**Instructions for the task:** Do not include the pictures; repeat the rest of the data exactly.

* * * *

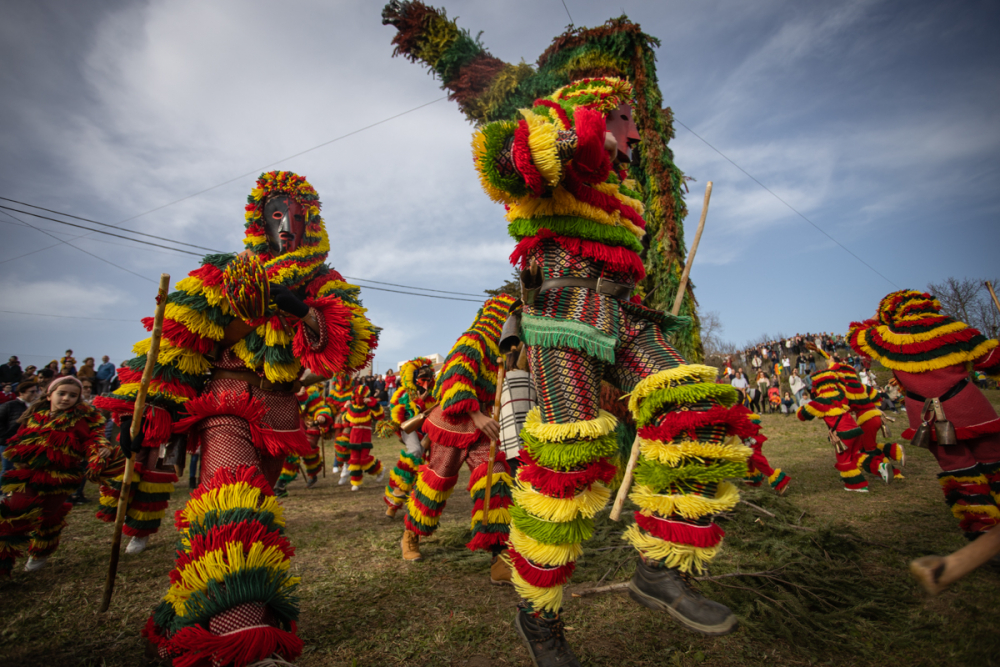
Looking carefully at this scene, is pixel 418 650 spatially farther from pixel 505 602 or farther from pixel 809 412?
pixel 809 412

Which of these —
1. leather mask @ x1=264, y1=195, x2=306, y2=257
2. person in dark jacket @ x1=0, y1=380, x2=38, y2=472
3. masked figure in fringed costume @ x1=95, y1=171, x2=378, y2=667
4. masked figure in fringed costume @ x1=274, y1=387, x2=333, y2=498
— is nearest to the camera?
masked figure in fringed costume @ x1=95, y1=171, x2=378, y2=667

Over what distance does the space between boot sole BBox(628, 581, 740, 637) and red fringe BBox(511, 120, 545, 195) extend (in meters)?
1.80

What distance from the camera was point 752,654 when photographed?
2123 millimetres

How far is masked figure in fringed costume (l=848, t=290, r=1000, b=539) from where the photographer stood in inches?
133

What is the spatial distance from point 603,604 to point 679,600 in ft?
3.31

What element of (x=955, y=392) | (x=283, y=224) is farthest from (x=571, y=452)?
(x=955, y=392)

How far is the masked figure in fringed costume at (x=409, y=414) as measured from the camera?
16.9 ft

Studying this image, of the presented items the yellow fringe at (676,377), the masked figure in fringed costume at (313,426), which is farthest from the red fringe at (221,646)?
the masked figure in fringed costume at (313,426)

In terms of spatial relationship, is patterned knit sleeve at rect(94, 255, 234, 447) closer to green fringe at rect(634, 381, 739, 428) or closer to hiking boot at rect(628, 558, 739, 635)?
green fringe at rect(634, 381, 739, 428)

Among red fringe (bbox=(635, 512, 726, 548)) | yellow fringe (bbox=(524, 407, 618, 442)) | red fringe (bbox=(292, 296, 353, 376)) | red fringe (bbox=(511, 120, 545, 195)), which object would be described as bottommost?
red fringe (bbox=(635, 512, 726, 548))

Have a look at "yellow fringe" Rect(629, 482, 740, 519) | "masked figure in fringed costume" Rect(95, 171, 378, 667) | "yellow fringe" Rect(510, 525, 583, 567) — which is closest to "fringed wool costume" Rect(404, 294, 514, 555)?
"masked figure in fringed costume" Rect(95, 171, 378, 667)

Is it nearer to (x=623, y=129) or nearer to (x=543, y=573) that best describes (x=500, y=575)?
(x=543, y=573)

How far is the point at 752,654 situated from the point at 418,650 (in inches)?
62.5

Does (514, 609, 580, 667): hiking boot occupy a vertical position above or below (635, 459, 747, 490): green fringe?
below
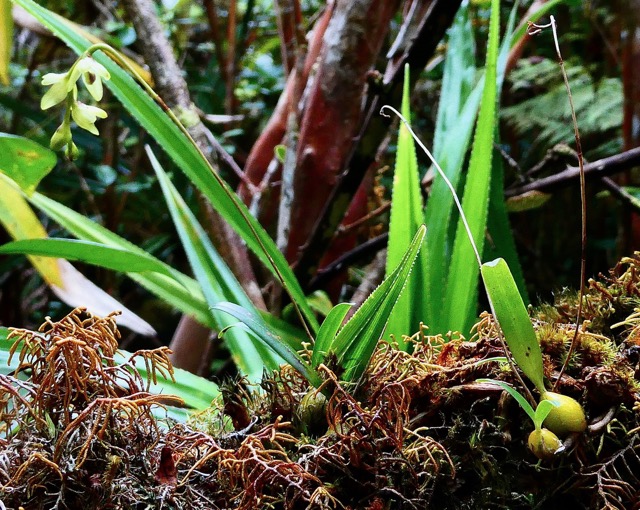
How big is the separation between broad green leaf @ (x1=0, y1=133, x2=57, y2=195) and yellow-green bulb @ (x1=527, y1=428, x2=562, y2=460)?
50 centimetres

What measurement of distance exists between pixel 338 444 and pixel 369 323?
9 centimetres

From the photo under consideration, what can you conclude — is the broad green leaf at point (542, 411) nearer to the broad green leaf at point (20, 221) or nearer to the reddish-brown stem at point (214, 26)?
the broad green leaf at point (20, 221)

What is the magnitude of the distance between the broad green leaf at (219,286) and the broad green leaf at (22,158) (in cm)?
23

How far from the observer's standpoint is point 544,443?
0.33m

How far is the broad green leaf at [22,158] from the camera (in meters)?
0.54

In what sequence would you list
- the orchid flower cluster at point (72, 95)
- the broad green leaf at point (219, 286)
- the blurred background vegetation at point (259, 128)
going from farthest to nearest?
1. the blurred background vegetation at point (259, 128)
2. the broad green leaf at point (219, 286)
3. the orchid flower cluster at point (72, 95)

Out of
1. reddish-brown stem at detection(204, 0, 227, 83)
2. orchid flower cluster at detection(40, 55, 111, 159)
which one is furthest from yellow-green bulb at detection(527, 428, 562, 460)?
reddish-brown stem at detection(204, 0, 227, 83)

* * * *

**Task response:**
Looking carefully at this scene, is pixel 418 650 spatially farther from pixel 505 602 or farther from pixel 809 412?
pixel 809 412

Which of these —
1. leather mask @ x1=264, y1=195, x2=306, y2=257
2. person in dark jacket @ x1=0, y1=380, x2=38, y2=472
3. masked figure in fringed costume @ x1=95, y1=171, x2=378, y2=667
4. masked figure in fringed costume @ x1=274, y1=387, x2=333, y2=498
— is nearest to the camera?
masked figure in fringed costume @ x1=95, y1=171, x2=378, y2=667

Over what distance does the space between boot sole BBox(628, 581, 740, 637) and red fringe BBox(511, 120, 545, 195) extend (in meters)?
1.80

What distance from the camera was point 752,654 when photographed?
2123 millimetres

How far is masked figure in fringed costume (l=848, t=290, r=1000, b=539) from where the photographer stood in inches?
133

What is the spatial distance from point 603,604 to point 679,600 in ft?
3.31

What element of (x=955, y=392) | (x=283, y=224) is farthest from (x=571, y=452)?
(x=955, y=392)

How far is the masked figure in fringed costume at (x=409, y=414) as measured from the camera?
16.9 ft

Studying this image, of the presented items the yellow fringe at (676,377), the masked figure in fringed costume at (313,426), which is farthest from the red fringe at (221,646)?
the masked figure in fringed costume at (313,426)

In terms of spatial relationship, is patterned knit sleeve at rect(94, 255, 234, 447) closer to green fringe at rect(634, 381, 739, 428) or closer to hiking boot at rect(628, 558, 739, 635)?
green fringe at rect(634, 381, 739, 428)

Among red fringe (bbox=(635, 512, 726, 548)) | yellow fringe (bbox=(524, 407, 618, 442)) | red fringe (bbox=(292, 296, 353, 376)) | red fringe (bbox=(511, 120, 545, 195)), which object would be described as bottommost?
red fringe (bbox=(635, 512, 726, 548))

Have a look at "yellow fringe" Rect(629, 482, 740, 519) | "masked figure in fringed costume" Rect(95, 171, 378, 667) | "yellow fringe" Rect(510, 525, 583, 567) — which is closest to "fringed wool costume" Rect(404, 294, 514, 555)?
"masked figure in fringed costume" Rect(95, 171, 378, 667)

Is it nearer to (x=623, y=129) or nearer to (x=543, y=573) that best describes (x=500, y=575)?
(x=543, y=573)

How far is the point at 752,654 situated from the point at 418,650 (in inches)?
62.5

Does (514, 609, 580, 667): hiking boot occupy a vertical position above or below (635, 459, 747, 490): green fringe?
below
How big is the separation between broad green leaf @ (x1=0, y1=133, x2=57, y2=195) and yellow-green bulb @ (x1=527, y1=428, x2=562, y2=460)?
50 centimetres

What measurement of distance exists between pixel 338 444 and pixel 369 323?
9 centimetres

From the photo under consideration, what can you conclude — is the broad green leaf at point (542, 411) nearer to the broad green leaf at point (20, 221) or nearer to the reddish-brown stem at point (214, 26)?
the broad green leaf at point (20, 221)

What is the magnitude of the distance between the broad green leaf at (219,286) and the broad green leaf at (22,158) (in cm)?
23

How far from the observer's standpoint is point 544,443?
0.33m

How far is the broad green leaf at [22,158] from the camera (in meters)?
0.54

In what sequence would you list
- the orchid flower cluster at point (72, 95)
- the broad green leaf at point (219, 286)
- the blurred background vegetation at point (259, 128)
going from farthest to nearest?
1. the blurred background vegetation at point (259, 128)
2. the broad green leaf at point (219, 286)
3. the orchid flower cluster at point (72, 95)

Out of
1. reddish-brown stem at detection(204, 0, 227, 83)
2. orchid flower cluster at detection(40, 55, 111, 159)
which one is furthest from yellow-green bulb at detection(527, 428, 562, 460)?
reddish-brown stem at detection(204, 0, 227, 83)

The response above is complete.